The UK Independence Party, which wants Britain to leave the European Union and for immigration to be tightly restricted, won the fourth biggest number of seats in Thursday's local elections, notching up its largest gains in such a vote ever.

It took seats from all three main political parties including the opposition Labour party, which came first but did not win as emphatically as it had hoped.

"We should show the highest respect for those who go out and cast their vote and respect too those who cast their vote for another party. That includes those who voted for UKIP," George Osborne, Chancellor and a top Cameron ally, told a conference of grassroots Conservatives in London.

A different voting system and an expected higher turnout means UKIP will struggle to win many seats in a national election next year.

But its current success and expected strong showing in European election results on Sunday is spooking the established parties which see UKIP as an agent of disruption.

UKIP siphoned some support from Labour, polling showed, but took most of its votes from the Conservatives, stoking fears among Cameron and his allies it could split the vote in next year's national election making it hard for them to win.


'CLOSET RACISTS'

Before the vote, Cameron accused UKIP of saying "appalling" and "deeply unpleasant things" about immigration, which he has promised but failed to reduce. In 2006, Cameron dismissed UKIP as a bunch of "fruitcakes, loonies and closet racists".

However, Osborne, one of the party's chief strategists, struck a different tone on Saturday as he sought to woo UKIP voters ahead of next year's national election by telling them a vote for the anti-EU party would let Labour win power.

"There are too many people who share our values but did not feel able to vote for us," he said.

"We're going to do what I believe the public wants us to do – listen, respond, and deliver. Listen to the legitimate concerns people have about our economy, about immigration and welfare, about our schools and about Europe."

Voters were justifiably angry, he said, suggesting UKIP had drawn much of its support from anxious working class people.

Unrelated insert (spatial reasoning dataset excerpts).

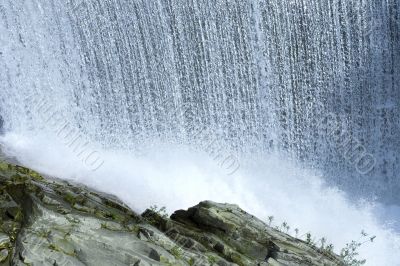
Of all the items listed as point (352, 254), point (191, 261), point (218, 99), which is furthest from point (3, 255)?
point (218, 99)

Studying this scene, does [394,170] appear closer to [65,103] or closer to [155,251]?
[65,103]

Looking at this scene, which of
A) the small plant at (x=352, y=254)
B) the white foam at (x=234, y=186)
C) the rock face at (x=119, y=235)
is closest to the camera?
the rock face at (x=119, y=235)

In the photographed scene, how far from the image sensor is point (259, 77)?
1027 centimetres

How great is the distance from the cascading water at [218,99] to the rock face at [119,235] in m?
3.34

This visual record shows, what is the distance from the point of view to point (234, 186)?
32.9 feet

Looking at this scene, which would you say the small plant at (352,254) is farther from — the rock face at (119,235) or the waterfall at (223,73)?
the waterfall at (223,73)

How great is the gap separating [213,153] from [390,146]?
11.4 ft

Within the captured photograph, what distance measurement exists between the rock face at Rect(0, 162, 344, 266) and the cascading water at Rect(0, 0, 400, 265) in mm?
3336

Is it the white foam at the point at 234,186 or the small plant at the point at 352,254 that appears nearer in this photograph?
the small plant at the point at 352,254

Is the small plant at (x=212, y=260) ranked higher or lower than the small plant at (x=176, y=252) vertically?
higher

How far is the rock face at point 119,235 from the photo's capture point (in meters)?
3.96

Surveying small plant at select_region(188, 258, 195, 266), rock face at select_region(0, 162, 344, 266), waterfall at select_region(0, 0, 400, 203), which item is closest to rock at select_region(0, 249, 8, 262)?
rock face at select_region(0, 162, 344, 266)

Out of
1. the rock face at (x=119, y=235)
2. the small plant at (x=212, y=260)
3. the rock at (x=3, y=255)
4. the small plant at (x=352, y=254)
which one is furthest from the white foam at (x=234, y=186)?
the rock at (x=3, y=255)

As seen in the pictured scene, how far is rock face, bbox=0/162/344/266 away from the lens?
396 cm
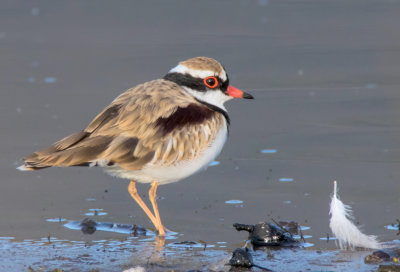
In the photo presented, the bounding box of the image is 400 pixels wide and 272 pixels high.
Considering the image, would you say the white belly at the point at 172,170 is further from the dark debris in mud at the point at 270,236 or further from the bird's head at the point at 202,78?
the dark debris in mud at the point at 270,236

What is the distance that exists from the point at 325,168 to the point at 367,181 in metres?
0.62

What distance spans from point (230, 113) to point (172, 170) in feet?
12.1

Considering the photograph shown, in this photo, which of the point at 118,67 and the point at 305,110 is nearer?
the point at 305,110

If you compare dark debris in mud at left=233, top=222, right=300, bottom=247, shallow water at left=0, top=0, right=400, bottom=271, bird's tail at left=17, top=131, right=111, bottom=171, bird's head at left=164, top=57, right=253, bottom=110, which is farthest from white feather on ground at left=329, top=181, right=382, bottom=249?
bird's tail at left=17, top=131, right=111, bottom=171

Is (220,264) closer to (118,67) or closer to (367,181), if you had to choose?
(367,181)

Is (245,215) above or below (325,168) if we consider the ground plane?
below

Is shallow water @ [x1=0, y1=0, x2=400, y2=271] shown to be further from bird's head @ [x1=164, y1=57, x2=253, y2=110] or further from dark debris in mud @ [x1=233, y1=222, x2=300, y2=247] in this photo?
bird's head @ [x1=164, y1=57, x2=253, y2=110]

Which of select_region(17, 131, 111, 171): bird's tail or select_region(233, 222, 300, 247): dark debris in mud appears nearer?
select_region(233, 222, 300, 247): dark debris in mud

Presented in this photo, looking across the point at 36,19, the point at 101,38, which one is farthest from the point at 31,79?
the point at 36,19

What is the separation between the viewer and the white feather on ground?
6363mm

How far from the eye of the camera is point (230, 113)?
10.8m

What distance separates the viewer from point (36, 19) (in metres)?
15.9

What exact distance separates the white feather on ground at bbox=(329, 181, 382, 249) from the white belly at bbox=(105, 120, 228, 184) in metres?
1.33

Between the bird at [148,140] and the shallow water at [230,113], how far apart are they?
51cm
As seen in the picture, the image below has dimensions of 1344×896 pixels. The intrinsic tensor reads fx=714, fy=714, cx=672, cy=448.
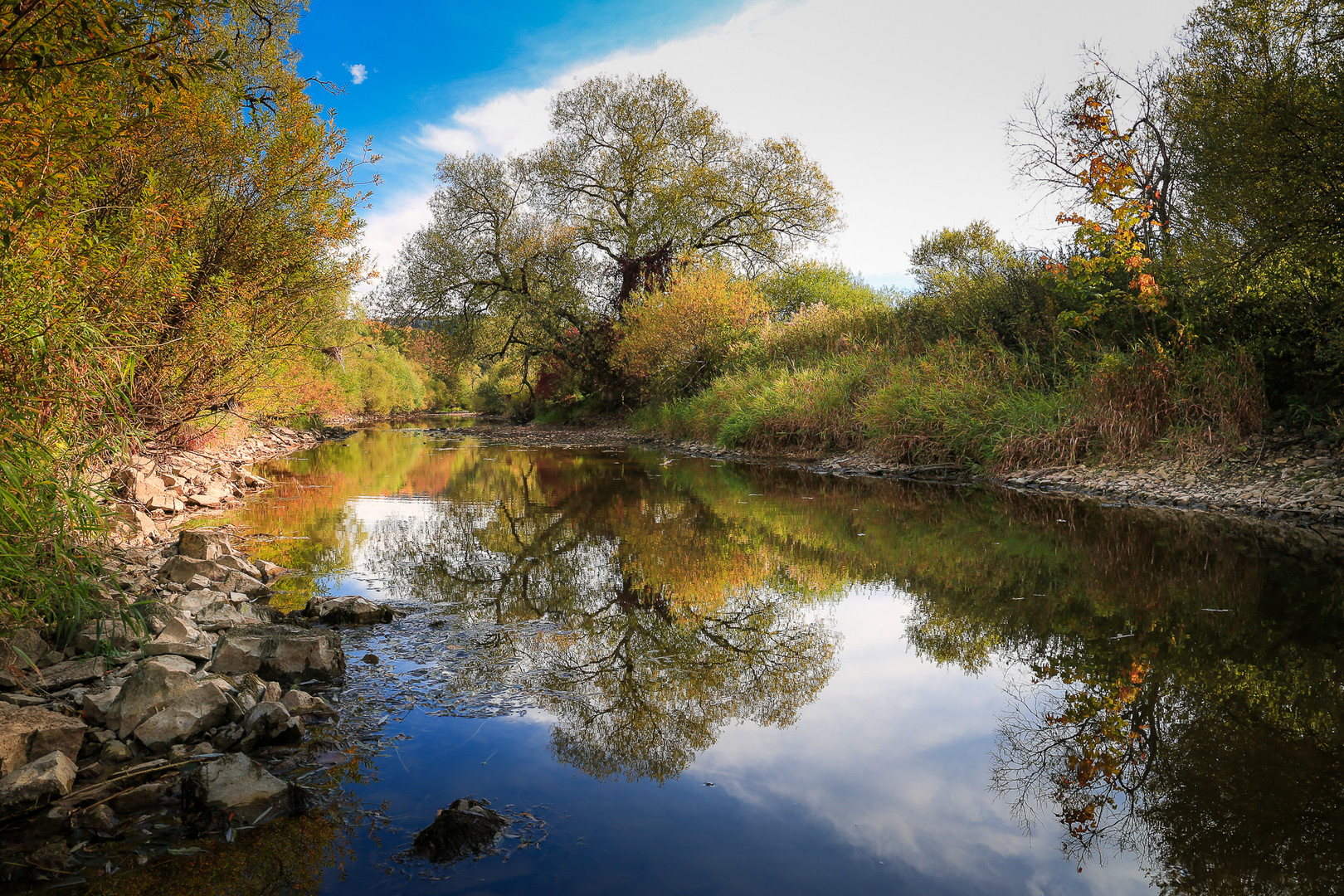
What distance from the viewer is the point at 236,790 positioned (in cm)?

However, he ruled out an electoral pact with UKIP and made it clear he disagreed with their policies.

An unusually comprehensive opinion poll published on Saturday of over 26,000 voters in 26 constituencies regarded as decisive for the outcome of next year's national vote showed Osborne's party has its work cut out if it is to retain power.

The poll, commissioned by Michael Ashcroft, a former deputy chairman of the Conservative party, said there had been a 6.5 percent swing to Labour from the Conservatives since 2010 in the 26 battleground areas, where support for the Conservatives and Labour is finely balanced.

Labour would enjoy a comfortable majority if a national vote was held today taking 83 seats from Cameron's party, it said.

With most of the results for Thursday's local elections in England counted, a tally showed that Labour had won 338 new seats and UKIP 161 new seats. The Conservatives had lost 231 seats and the Liberal Democrats 307 seats.

The scale of the defeat for the Liberal Democrats, the junior partner in the country's two-party coalition, prompted some activists to start an online petition suggesting it was time for the party's leader Nick Clegg to be replaced.

Even though Labour won the local contest there was also some disquiet within its ranks that it had lost seats in some of its traditional strongholds to UKIP and not made even better gains. Much of the criticism was focused on its leader, Ed Miliband.